Nie możesz schudnąć? Zacznij grać w… gry wideo
Walka z nadprogramowymi kilogramami to nierzadko żmudny i czasochłonny proces. Kluczowe w kontekście redukcji wagi są niskokaloryczna dieta i regularna aktywność fizyczna. Okazuje się, że istnieje niecodzienny sposób na spalenie pokaźnej ilości kalorii, a w konsekwencji pozbycia się nadmiaru tkanki tłuszczowej. Tym sposobem jest, jak twierdzą naukowcy, granie w gry wideo. Do tego interesującego wniosku doszli autorzy badania przeprowadzonego na zlecenie platformy internetowej Stakester umożliwiającej użytkownikom granie w popularne gry online.
W dwuetapowym badaniu udział wzięło 50 graczy obojga płci. Najpierw przez dwie godziny grali w "FIFĘ" oraz "Warzone", a następnie wykonywali przysiady. Uczeni wykorzystali nowoczesne urządzenia, za pomocą których przez cały czas mierzyli uczestnikom tętno i ilość spalanych kalorii. Badacze odkryli, że podczas dwugodzinnej sesji gracze płci męskiej spalali średnio 420 kalorii, natomiast kobiety – aż 472 kalorie, czyli dokładnie tyle, ile spalały wykonując 1 000 przysiadów.
"Wszyscy wiemy, że rywalizacja podnosi ciśnienie, a kiedy nasz przeciwnik depcze nam po piętach, na skroniach pojawia się pot. Nic dziwnego, że spalamy wtedy sporo kalorii. Jesteśmy jednak zaskoczeni, że możemy spalić ich aż tyle" – komentują autorzy eksperymentu.

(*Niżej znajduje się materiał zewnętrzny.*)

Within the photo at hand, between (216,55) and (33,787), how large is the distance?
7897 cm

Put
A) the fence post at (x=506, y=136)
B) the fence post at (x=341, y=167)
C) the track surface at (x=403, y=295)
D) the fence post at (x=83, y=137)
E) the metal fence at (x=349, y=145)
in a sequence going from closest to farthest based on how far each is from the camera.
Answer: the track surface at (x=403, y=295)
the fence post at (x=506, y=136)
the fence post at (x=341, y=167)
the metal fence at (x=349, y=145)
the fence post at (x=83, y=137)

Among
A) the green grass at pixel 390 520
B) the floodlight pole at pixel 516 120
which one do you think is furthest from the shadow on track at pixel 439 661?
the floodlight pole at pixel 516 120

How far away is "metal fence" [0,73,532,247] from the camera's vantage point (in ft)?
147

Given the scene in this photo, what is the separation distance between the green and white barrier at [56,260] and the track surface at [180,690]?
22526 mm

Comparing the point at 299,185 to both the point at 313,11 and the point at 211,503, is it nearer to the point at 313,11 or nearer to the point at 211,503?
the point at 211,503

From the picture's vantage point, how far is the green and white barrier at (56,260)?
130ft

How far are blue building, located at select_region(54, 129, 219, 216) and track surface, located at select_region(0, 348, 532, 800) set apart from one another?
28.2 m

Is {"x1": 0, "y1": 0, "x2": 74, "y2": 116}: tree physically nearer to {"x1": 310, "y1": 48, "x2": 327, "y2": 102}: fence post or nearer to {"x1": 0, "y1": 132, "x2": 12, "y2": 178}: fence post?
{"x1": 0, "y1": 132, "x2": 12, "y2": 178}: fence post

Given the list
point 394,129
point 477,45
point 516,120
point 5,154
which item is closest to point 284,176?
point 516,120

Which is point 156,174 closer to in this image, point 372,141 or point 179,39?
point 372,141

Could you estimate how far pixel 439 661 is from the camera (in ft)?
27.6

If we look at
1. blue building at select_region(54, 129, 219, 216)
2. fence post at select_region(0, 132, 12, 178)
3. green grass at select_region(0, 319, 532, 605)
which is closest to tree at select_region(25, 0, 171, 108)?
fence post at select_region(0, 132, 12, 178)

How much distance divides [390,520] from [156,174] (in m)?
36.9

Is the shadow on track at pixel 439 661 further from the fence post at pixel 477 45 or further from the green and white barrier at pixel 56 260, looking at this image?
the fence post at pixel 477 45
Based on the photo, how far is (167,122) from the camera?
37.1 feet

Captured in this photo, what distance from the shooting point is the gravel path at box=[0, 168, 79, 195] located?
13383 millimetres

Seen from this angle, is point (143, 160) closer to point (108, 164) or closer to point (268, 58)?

To nie było pierwsze badanie analizujące wpływ grania w gry wideo na zdrowie miłośników tej aktywności. W zeszłym roku zespół uczonych z Queensland University of Technology odkrył, że gracze mają średnio o 21 proc. niższą masę ciała niż przeciętny człowiek. Badanie wykazało również, że amatorzy gier wideo rzadziej sięgają po używki, takie jak papierosy i alkohol i są bardziej aktywni fizycznie.
"Odkrycia te podważają stereotyp chorobliwie otyłego gracza. Kiedy myślisz o e-sporcie, często pojawiają się obawy dotyczące siedzącego trybu życia, a w rezultacie złego stanu zdrowia. Okazuje się, że pod wieloma względami jest dokładnie na odwrót" – skomentowali autorzy badania.